James McCarthy wrote:

Hell I don't care if anyone else uses Ruby, I like using it so much
that I would be happy to just keep using it until I found something
that I liked even better.

I signed up to the Ruby mailing lists 2 days ago and they are just
jumping, I really think Ruby (and RoR also) are going to make it big.

Even if they don't I'm happy, I like what I got.
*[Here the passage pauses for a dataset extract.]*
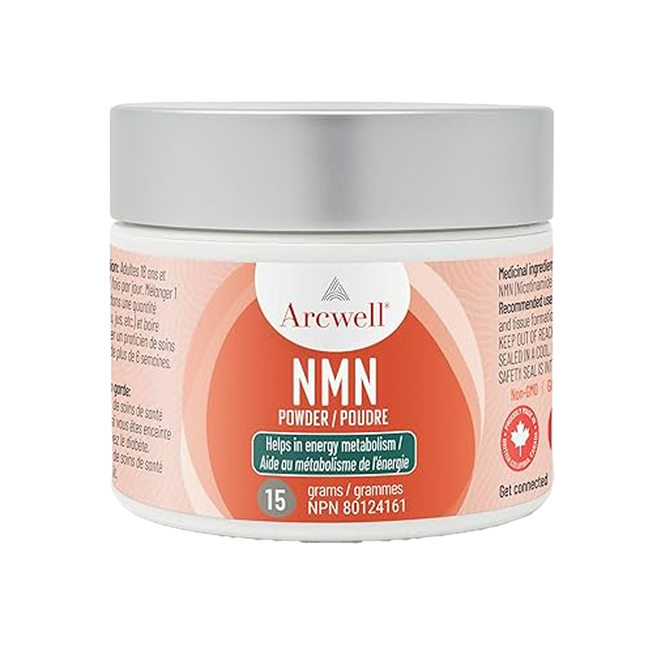 Arcwell - Nmn Powder 250 mg | Scoop 15 g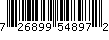 Item UPC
ps. I started to learn programming in college with Java, after year
one I decided not to be a programmer it was so bad, then Ruby changed
my mind.

Good thing you weren't in school when C++ was the language de jour -- you might have needed therapy to recover! :wink:

Curt

This is something of a mixed bag. Rails has been marketed very heavily, true.
The name is all over the place, and has been for quite a while, and many of
the claims, taken individually, are quite open to attack and criticism.
However, at the same time, hasn't that marketing also worked quite
successfully?

Getting the word out is definitely good, and perhaps having some
controversy over the thing does help, but it seems to be raising the
barrier to acceptance. I'd love to see straightforward comparisons
and even some reasonable testimonials, but the gushing is just getting
silly. I don't blame the Rails people for this; I think it's just
some people who really do believe that they've found the holy grail
and are very excited about that. It just makes it a bit difficult to
take rails seriously.

If RoR had not been hyped like this, would your Java shop know about it at
all? Would there be an enthusiastic crowd developing for it, and a much
larger enthusiastic crowd buying books about it and using it?

Not a Java shop (thank god :slight_smile:

Probably not.

I've been on the Ruby list since before Rails was released (as far as
I know), so I probably would know about it, but I do get the point.
The news articles certainly are bringing people in, it seems.

Compared to what? There are certainly quite a few vocal advocates
for Rails but the hype/buzz/interest seems to be of a different
quality than the type of "heavy marketing" that is usually associated with
large corporate PR departments. It seems to me more of a grass-roots
buzz to me than any sort of orchestrated campaign. I'd expect
David and company to be advocating their technology but I think there is
more going on than that.

Once I see RoR mentioned in Business Week, I'll consider it being
"heavily marketed". :slight_smile:

Gary Wright

···

On Jul 18, 2005, at 11:03 AM, Kirk Haines wrote:

This is something of a mixed bag. Rails has been marketed very heavily, true.